Preferred Certifications
- Cert: SQL (e.g., SQL Fundamentals, PostgreSQL certifications)
- Prod: Various (e.g., DataCamp, Udemy, official PostgreSQL)
- Usage: Shows you've got a solid grasp of the language that underpins most of our data extraction work.
- Cert: Tableau Desktop Specialist
- Prod: Tableau
- Usage: Demonstrates your ability to build effective visualisations and dashboards, which is a key part of communicating insights.
- Cert: Python for Data Science (e.g., relevant courses)
- Prod: Various (e.g., Coursera, edX, DataQuest)
- Usage: Highlights your ability to use Python for data manipulation and analysis, a core tool in our stack.
Recommended Activities
- Actively participate in online data communities and forums (e.g., Stack Overflow, Kaggle).
- Attend webinars and virtual conferences on data analytics and internal consulting trends.
- Read industry blogs and publications to stay current with new tools and methodologies.
- Take advantage of our internal learning platform for courses on business acumen and specific software.
- Seek out opportunities to shadow senior consultants to understand their project approach and client interactions.
Career Progression Pathways
Entry Paths to This Role
- Path: University Graduate (Quantitative Field)
- Time: 0-1 year post-graduation
- Path: Data Bootcamp Graduate
- Time: 0-1 year post-bootcamp
- Path: Career Changer (from Analytical Role)
- Time: 1-2 years in a related analytical role (e.g., Finance Analyst, Business Analyst)
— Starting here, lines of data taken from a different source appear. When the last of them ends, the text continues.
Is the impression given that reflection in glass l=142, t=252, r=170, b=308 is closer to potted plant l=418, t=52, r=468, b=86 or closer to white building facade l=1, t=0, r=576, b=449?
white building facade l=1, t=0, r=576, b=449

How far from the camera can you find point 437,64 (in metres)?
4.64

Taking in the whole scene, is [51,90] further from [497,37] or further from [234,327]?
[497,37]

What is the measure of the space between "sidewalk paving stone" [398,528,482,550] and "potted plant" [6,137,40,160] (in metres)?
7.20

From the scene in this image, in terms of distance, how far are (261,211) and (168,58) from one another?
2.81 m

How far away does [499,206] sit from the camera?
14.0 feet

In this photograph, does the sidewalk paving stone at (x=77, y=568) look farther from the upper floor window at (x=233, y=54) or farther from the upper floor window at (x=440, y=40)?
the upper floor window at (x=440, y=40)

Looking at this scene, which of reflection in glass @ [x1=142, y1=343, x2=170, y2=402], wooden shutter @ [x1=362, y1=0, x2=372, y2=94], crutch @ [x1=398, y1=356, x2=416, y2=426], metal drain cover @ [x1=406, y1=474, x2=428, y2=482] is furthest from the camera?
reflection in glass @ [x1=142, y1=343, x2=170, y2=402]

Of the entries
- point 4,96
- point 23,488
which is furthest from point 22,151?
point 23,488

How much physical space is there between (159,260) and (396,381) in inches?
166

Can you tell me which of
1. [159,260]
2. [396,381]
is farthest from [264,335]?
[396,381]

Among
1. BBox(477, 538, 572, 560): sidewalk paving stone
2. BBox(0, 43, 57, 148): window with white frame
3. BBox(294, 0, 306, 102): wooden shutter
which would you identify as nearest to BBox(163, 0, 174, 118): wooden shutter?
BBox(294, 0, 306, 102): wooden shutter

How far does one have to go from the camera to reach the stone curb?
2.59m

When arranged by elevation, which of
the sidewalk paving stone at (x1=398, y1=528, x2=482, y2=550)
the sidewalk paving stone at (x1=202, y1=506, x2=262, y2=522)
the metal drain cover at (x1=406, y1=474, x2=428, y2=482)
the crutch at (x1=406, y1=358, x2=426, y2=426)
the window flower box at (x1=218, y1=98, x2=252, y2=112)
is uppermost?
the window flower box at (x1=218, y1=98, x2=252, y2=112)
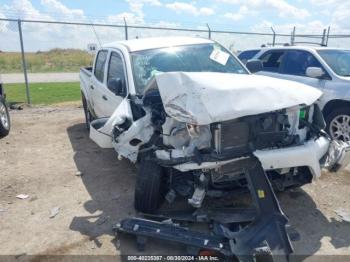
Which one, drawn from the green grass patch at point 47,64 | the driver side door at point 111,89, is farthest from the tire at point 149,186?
the green grass patch at point 47,64

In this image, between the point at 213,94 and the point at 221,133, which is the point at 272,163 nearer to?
the point at 221,133

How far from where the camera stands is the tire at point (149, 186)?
12.2ft

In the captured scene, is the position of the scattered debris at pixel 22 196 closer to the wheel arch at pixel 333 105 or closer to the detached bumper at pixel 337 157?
the detached bumper at pixel 337 157

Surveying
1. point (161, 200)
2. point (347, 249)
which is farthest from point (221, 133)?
point (347, 249)

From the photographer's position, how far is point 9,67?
29.8 m

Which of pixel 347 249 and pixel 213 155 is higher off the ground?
pixel 213 155

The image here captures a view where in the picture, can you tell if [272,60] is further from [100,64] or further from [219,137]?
[219,137]

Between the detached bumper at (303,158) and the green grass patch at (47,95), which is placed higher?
the detached bumper at (303,158)

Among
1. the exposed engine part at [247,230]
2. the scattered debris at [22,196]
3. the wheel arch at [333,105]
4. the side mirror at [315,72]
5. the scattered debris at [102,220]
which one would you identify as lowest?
the scattered debris at [22,196]

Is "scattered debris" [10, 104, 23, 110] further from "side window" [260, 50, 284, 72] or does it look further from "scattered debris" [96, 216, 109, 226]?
"scattered debris" [96, 216, 109, 226]

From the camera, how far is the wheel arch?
6.18 metres

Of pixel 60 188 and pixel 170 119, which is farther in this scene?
pixel 60 188

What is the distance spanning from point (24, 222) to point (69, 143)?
10.2ft

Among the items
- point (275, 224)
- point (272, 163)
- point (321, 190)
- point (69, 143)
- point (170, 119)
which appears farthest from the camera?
point (69, 143)
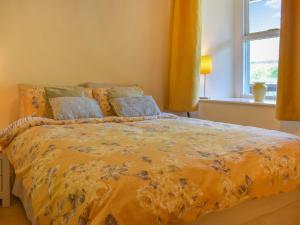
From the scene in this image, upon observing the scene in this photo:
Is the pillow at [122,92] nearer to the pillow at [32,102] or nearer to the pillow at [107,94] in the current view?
the pillow at [107,94]

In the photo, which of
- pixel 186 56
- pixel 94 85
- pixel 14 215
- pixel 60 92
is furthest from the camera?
pixel 186 56

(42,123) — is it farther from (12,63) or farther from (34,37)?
(34,37)

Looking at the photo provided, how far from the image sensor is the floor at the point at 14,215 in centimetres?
195

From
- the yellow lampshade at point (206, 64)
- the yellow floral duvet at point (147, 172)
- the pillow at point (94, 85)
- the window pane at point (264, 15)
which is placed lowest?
the yellow floral duvet at point (147, 172)

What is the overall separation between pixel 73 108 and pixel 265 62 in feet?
8.12

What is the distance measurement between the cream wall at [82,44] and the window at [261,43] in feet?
3.70

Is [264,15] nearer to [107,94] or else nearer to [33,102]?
[107,94]

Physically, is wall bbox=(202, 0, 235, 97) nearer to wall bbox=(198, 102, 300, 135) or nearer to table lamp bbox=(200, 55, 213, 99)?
table lamp bbox=(200, 55, 213, 99)

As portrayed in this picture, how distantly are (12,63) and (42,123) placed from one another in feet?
2.71

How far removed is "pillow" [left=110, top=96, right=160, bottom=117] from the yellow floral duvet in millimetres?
724

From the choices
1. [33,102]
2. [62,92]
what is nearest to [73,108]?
[62,92]

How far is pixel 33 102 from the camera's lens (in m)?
2.52

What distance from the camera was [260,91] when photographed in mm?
3131

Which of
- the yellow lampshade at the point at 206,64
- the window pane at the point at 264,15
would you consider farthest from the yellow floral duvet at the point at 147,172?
the window pane at the point at 264,15
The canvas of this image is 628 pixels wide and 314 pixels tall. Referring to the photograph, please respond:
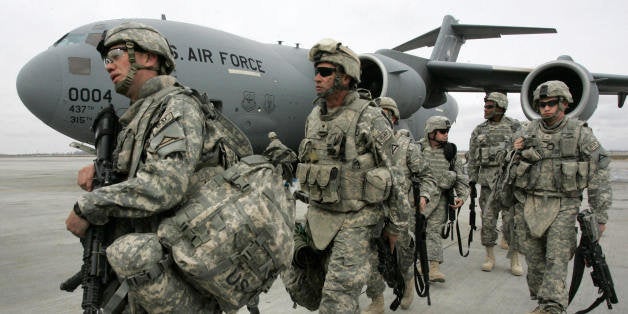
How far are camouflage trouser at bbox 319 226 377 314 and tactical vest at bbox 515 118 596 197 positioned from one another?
5.33ft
Career Progression From This Role
- Pathway: Data Consultant (Level 2)
- Time: 2-3 years in the Associate role
Long Term Vision Potential Roles
- Title: Senior Data Consultant (Level 3)
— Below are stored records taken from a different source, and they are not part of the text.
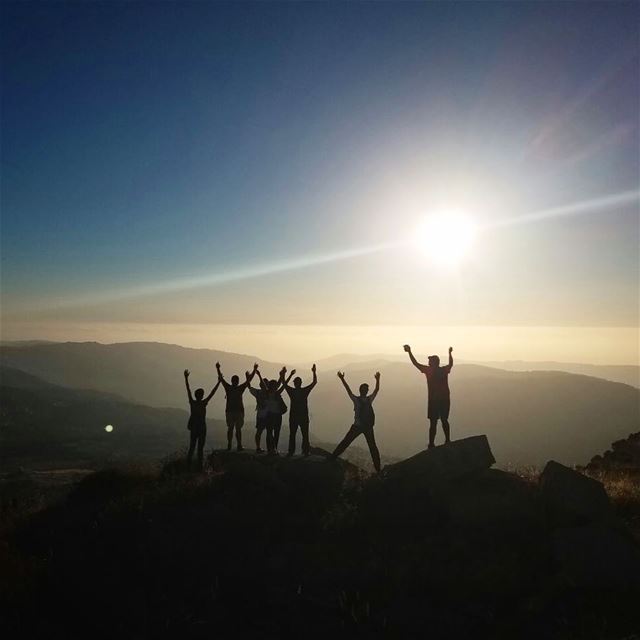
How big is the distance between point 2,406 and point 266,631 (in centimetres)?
13290

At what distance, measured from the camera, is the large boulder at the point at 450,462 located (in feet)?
34.4

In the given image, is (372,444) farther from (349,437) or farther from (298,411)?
(298,411)

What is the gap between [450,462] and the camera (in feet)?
34.8

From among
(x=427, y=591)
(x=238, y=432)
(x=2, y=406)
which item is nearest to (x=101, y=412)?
(x=2, y=406)

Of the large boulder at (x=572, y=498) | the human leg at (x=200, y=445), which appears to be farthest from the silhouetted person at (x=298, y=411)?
the large boulder at (x=572, y=498)

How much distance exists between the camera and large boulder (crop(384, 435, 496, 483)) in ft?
34.4

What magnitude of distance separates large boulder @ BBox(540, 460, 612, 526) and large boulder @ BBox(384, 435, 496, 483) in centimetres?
157

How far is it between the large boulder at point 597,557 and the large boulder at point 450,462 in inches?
106

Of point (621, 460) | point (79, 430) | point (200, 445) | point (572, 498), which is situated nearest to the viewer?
point (572, 498)

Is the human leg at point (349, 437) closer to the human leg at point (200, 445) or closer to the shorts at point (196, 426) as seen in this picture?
the human leg at point (200, 445)

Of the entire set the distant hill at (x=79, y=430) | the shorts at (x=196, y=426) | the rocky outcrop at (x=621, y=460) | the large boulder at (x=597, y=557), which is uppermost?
the shorts at (x=196, y=426)

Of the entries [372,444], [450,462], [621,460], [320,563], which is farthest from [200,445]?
[621,460]

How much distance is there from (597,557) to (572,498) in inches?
55.6

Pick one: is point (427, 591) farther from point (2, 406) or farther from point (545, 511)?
point (2, 406)
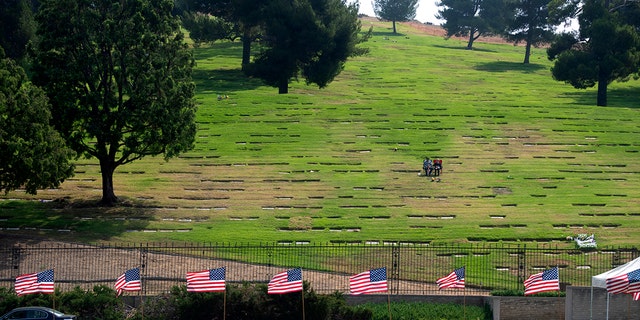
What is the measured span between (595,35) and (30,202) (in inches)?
1938

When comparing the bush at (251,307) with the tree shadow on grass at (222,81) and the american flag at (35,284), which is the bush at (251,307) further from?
the tree shadow on grass at (222,81)

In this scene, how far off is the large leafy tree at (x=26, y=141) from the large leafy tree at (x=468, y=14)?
304ft

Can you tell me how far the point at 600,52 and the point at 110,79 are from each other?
1784 inches

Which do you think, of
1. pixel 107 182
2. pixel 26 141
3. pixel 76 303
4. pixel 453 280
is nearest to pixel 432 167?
pixel 107 182

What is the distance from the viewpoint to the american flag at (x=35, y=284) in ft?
93.4

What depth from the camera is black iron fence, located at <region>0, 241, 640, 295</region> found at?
108 ft

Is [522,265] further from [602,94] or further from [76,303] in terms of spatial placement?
[602,94]

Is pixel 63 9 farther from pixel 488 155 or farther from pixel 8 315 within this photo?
pixel 488 155

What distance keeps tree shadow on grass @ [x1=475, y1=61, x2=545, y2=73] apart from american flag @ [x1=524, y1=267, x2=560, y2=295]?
74309mm

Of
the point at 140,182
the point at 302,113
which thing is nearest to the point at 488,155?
the point at 302,113

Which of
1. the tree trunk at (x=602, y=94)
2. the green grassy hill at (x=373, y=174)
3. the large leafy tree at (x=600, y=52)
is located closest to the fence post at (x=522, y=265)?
the green grassy hill at (x=373, y=174)

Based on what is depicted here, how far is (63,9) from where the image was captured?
44562mm

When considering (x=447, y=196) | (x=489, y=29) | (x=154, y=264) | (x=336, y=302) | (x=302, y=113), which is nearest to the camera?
(x=336, y=302)

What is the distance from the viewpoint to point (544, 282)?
97.5 feet
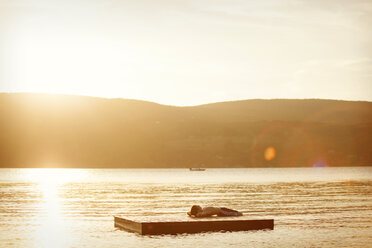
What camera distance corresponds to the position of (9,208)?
229 ft

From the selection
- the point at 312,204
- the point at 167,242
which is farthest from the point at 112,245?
the point at 312,204

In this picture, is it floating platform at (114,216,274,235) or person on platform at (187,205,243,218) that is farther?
person on platform at (187,205,243,218)

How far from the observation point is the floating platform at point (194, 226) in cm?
4331

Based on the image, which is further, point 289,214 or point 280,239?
point 289,214

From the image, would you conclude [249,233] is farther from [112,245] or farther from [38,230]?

- Time: 5-8 years from entry
- Title: Lead Data Consultant (Level 4)
- Time: 8-12 years from entry
- Title: Principal Data Consultant (Level 5)
- Time: 12-16 years from entry
Sector Mobility
The skills you'll gain here – data analysis, problem-solving, business acumen, and internal consulting – are highly transferable. You could move into external consulting, product analytics, data science, or even business operations roles in other companies or industries. The world is your oyster, really.
How Zavmo Delivers This Role's Development
DISCOVER Phase: Skills Gap Analysis
Zavmo maps your current competencies against all requirements in this job description through conversational assessment. We evaluate your foundation skills (communication, strategic thinking), functional skills (CRM expertise, negotiation), and readiness for career progression.
Output: Personalised skills gap heat map showing strengths and priorities, estimated time to competency, neurodiversity accommodations.
DISCUSS Phase: Personalised Learning Pathway
Based on your DISCOVER results, Zavmo creates a personalised learning plan prioritised by impact: foundation skills first, then functional skills. We adapt to your learning style, pace, and neurodiversity needs (ADHD, dyslexia, autism).
Output: Week-by-week schedule, each module linked to specific job responsibilities, checkpoints and milestones.
DELIVER Phase: Conversational Learning
Learn through conversation, not boring modules. Zavmo uses 10 conversation types (Socratic dialogue, role-play, coaching, case studies) to build competence. Practice difficult QBR presentations, negotiate tough renewals, and handle churn conversations in a safe AI environment before facing real clients.
Example: "For 'Stakeholder Mapping', Zavmo will guide you through analysing a complex enterprise account, identifying key decision-makers, and building an engagement strategy."
DEMONSTRATE Phase: Competency Assessment
Zavmo automatically builds your evidence portfolio as you learn. Every conversation, practice scenario, and application example is captured and mapped to NOS performance criteria. When ready, your portfolio supports OFQUAL qualification claims and demonstrates competence to employers.
Output: Competency matrix, evidence portfolio (downloadable), qualification readiness, career progression score.